Extrait du texte |
▶

Documents médicaux produits du 11 mai 1994 au 31 décembre 2011

[42] En décembre 1994, le Dr McDermott a présenté un rapport médical au RPC. Il y précise que l’appelant a un faible niveau de scolarité, qu’il est en mauvaise condition physique générale et qu’il est atteint d’une [TRADUCTION] « entorse lombaire chronique – mêmes douleurs depuis des années, changements improbables ».

[43] En janvier 1996, l’appelant a de nouveau été dirigé vers le Dr Mitchell. Dans son rapport, le médecin indique que son patient se plaint de douleurs lombaires et de maux de tête depuis les sept ou huit derniers mois. Il passe en revue les renseignements sur les antécédents et les rapports médicaux du Dr McDermott et décrit l’examen physique complet réalisé le 3 janvier 1996. Il mentionne notamment ce qui suit : [TRADUCTION] « l’examen que j’ai réalisé aujourd’hui n’a pas révélé de cause physique à son motif de consultation, soit une douleur lombaire invalidante », et demande d’examiner les autres rapports avant de rendre une décision finale.

◀

Données recueillies

▶

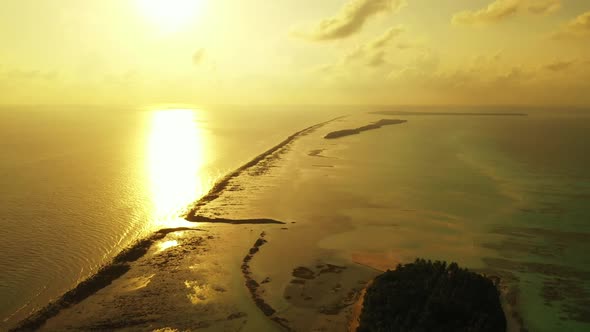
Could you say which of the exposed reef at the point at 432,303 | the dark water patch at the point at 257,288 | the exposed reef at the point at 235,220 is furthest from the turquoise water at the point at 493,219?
the exposed reef at the point at 235,220

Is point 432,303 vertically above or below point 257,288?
above

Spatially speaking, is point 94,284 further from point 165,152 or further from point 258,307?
point 165,152

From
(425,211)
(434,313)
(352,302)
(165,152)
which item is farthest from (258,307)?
(165,152)

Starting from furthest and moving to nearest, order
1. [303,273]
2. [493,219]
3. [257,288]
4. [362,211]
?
[362,211], [493,219], [303,273], [257,288]

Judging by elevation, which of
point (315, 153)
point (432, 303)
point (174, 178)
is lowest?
point (432, 303)

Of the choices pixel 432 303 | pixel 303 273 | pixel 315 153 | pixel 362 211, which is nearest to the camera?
→ pixel 432 303

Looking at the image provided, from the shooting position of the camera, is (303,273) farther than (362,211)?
No

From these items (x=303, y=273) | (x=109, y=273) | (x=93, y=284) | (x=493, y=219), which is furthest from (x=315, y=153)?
(x=93, y=284)

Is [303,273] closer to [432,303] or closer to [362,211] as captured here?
[432,303]

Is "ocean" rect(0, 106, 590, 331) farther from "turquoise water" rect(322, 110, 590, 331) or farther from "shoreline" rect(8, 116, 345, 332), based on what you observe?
"shoreline" rect(8, 116, 345, 332)
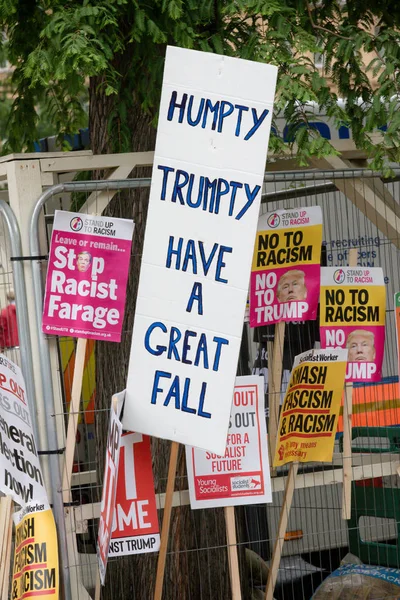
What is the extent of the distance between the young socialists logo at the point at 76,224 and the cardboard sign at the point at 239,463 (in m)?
1.15

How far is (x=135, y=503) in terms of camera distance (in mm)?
5086

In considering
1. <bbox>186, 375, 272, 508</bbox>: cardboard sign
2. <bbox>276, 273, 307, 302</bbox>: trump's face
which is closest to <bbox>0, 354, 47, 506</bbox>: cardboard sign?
<bbox>186, 375, 272, 508</bbox>: cardboard sign

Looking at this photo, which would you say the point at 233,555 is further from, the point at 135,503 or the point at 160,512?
the point at 160,512

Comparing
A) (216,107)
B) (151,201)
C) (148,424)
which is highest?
(216,107)

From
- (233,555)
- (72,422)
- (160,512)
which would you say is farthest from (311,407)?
(72,422)

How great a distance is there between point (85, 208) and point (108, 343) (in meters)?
1.05

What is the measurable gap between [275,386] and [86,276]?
128cm

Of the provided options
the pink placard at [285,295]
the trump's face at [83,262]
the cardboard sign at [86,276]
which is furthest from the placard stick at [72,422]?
the pink placard at [285,295]

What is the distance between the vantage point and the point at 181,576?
5.89 metres

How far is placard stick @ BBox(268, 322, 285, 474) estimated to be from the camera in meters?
5.45

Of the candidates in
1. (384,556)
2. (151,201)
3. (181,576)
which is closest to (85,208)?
(151,201)

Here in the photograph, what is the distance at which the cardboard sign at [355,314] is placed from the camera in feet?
17.9

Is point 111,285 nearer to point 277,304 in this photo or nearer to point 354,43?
point 277,304

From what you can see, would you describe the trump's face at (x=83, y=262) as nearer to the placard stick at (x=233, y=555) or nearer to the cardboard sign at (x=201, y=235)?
the cardboard sign at (x=201, y=235)
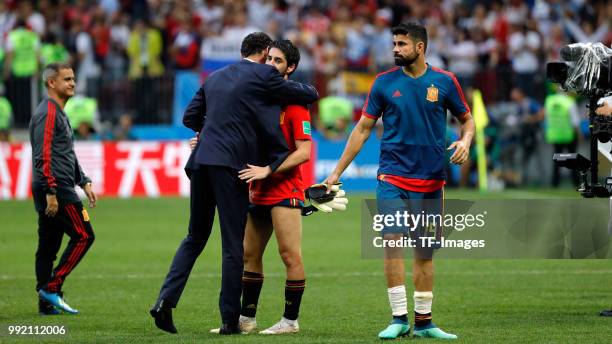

◀

Votre consigne |
D'après l'extrait du texte, à quelle date le Dr Mitchell a-t-il réalisé l'examen physique complet ?

Réponse |
Le 3 janvier 1996.